WHO revises global vaccine recommendations

CALIFORNIA — In a major milestone for California, after three years health officials announced plans to ease COVID-19 masking guidelines and terminate vaccination requirements for healthcare workers in high-risk settings. 

The California Department of Public Health declared that statewide mask usage in healthcare facilities, correctional facilities, and emergency and homeless shelters will no longer be mandatory, effective April 3. At the same time, COVID-19 vaccinations will no longer be required for healthcare workers, including those in adult and direct care settings, correctional facilities, and detention centers.

Dr. Tomás Aragón, California’s public health director and state health officer, explained that the state has reached a point where it can balance the need for prevention with the reality of living with the virus. The decision to ease restrictions comes as Governor Gavin Newsom officially ended California’s three-year state of emergency that was sent in place on March 4, 2020. 


Despite the relaxed guidelines, Aragón stated that Californians will still have access to COVID-19 vaccines, testing, and treatment without any out-of-pocket costs. Those with private health insurance or Medi-Cal enrollment can access these services from any licensed provider without additional costs until Nov. 11. 

The lifting of all COVID-19 restrictions marks a significant milestone in the journey that communities have endured over the past three years. This period will not be easily forgotten and serves as a reminder of the progress that has been made towards recovery and a brighter future.

In a separate development, the World Health Organization’s (WHO) vaccine experts have revised their global COVID-19 vaccination recommendations. The updated roadmap now considers healthy children and teenagers a low priority, suggesting they may not require vaccination. The new guidelines prioritize vaccines for individuals at the highest risk of death and severe disease, taking into account the Omicron stage of the pandemic and high population immunity levels due to vaccines and infections.

The Strategic Advisory Group of Experts on Immunization (SAGE) has issued new streamlined recommendations that focus on high-, medium-, and low-risk groups. For high-priority groups, including older individuals, immunocompromised people, frontline health workers, and pregnant people, SAGE recommends additional booster doses six or 12 months after the last booster dose. Medium-risk groups, such as children and adolescents with health risks and healthy adults under 60 years old, are recommended to receive primary vaccinations and first booster doses but not routine additional boosters.

For healthy children aged six months to 17 years, countries should consider vaccination based on factors like disease burden and cost-effectiveness. SAGE emphasized that the public health impact of vaccinating healthy children and adolescents is comparatively much lower than that of traditional essential vaccines like rotavirus, measles, and pneumococcal conjugate vaccines.

SAGE’s vaccine guidance is based on current epidemiological conditions and may change if the pandemic evolves. Countries are making their vaccine recommendations based on vaccine supply and progress while acknowledging competing health priorities when it comes to vaccinations. As the situation unfolds, health officials worldwide will continue to monitor developments and adjust their strategies accordingly.

After three years of analyzing all the data and conducting research, it is now possible to advise individuals on the effects of the COVID-19 vaccines. However, it is crucial to conduct your own research and consult with your doctor before following any medical advice that does not take your medical history into account.

[Stored dataset items]
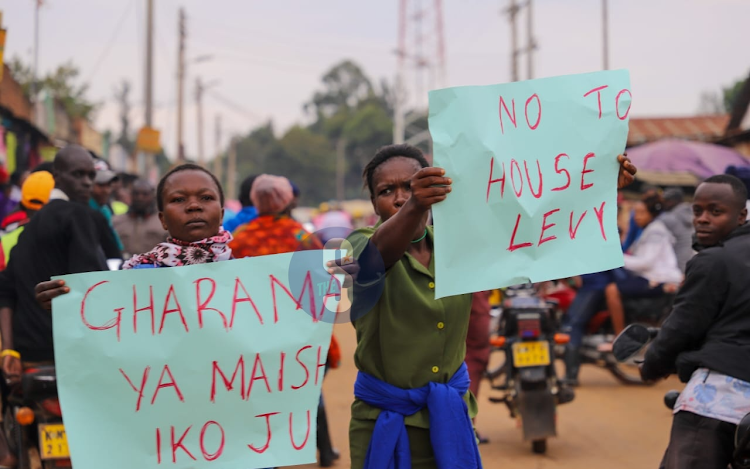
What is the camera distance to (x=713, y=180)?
407 centimetres

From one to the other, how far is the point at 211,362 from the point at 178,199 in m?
0.59

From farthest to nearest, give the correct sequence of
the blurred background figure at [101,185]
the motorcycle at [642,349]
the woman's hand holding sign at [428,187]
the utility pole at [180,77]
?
the utility pole at [180,77] < the blurred background figure at [101,185] < the motorcycle at [642,349] < the woman's hand holding sign at [428,187]

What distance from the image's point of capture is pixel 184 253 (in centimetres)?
304

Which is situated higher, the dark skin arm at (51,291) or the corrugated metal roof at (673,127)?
the corrugated metal roof at (673,127)

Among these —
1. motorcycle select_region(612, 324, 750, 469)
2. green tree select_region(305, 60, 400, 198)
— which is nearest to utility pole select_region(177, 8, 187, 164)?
motorcycle select_region(612, 324, 750, 469)

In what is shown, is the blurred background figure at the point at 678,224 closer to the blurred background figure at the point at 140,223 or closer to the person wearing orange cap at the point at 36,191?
the blurred background figure at the point at 140,223

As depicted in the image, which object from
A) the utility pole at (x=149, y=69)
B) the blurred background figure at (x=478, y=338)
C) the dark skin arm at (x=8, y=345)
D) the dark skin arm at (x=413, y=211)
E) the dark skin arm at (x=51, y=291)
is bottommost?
the blurred background figure at (x=478, y=338)

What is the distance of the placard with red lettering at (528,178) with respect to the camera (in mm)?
2891

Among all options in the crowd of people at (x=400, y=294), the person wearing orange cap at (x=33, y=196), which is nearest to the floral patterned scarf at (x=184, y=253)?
the crowd of people at (x=400, y=294)

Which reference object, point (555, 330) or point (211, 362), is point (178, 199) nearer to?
point (211, 362)

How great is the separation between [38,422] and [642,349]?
3.03 metres

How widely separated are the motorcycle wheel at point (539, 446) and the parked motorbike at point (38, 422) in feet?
11.5

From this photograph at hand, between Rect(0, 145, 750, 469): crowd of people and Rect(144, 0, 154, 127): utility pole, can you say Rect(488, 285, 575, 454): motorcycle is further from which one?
Rect(144, 0, 154, 127): utility pole

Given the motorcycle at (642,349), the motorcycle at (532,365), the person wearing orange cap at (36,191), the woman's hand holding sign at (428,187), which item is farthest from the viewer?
the motorcycle at (532,365)
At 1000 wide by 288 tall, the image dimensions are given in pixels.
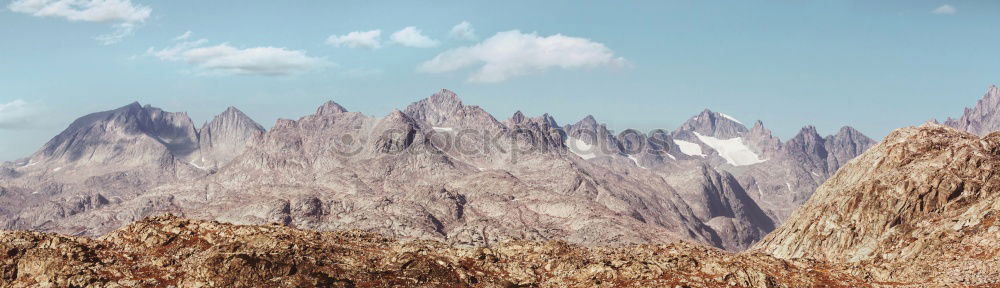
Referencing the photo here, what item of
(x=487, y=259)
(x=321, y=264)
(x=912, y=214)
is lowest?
(x=321, y=264)

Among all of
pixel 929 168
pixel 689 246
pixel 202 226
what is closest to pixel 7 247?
pixel 202 226

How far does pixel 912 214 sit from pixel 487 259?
2470 inches

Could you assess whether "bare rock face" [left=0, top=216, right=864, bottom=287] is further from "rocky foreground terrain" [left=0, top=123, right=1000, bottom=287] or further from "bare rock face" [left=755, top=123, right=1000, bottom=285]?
"bare rock face" [left=755, top=123, right=1000, bottom=285]

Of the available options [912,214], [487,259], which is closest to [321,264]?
[487,259]

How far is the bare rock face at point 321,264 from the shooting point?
77.8 meters

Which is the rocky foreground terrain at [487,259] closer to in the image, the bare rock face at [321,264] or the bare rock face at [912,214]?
the bare rock face at [321,264]

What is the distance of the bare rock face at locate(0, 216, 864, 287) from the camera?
77.8 meters

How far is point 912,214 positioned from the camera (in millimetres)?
113438

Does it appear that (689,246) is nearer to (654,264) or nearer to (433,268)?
(654,264)

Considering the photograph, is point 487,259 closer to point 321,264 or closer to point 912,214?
point 321,264

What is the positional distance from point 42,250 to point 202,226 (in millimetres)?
17427

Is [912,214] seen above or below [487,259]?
above

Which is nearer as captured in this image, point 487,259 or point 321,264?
point 321,264

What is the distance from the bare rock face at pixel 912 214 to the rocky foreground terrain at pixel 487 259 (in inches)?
11.4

Activities
1. According to the article on vaccine recommendations, on what date does mask use in California's healthcare facilities stop being mandatory?
2. Quote the article on vaccine recommendations word for word, from "SAGE’s vaccine guidance" up to and including "history into account.".

Answers to the problems
1. April 3

2.
SAGE’s vaccine guidance is based on current epidemiological conditions and may change if the pandemic evolves. Countries are making their vaccine recommendations based on vaccine supply and progress while acknowledging competing health priorities when it comes to vaccinations. As the situation unfolds, health officials worldwide will continue to monitor developments and adjust their strategies accordingly.

After three years of analyzing all the data and conducting research, it is now possible to advise individuals on the effects of the COVID-19 vaccines. However, it is crucial to conduct your own research and consult with your doctor before following any medical advice that does not take your medical history into account.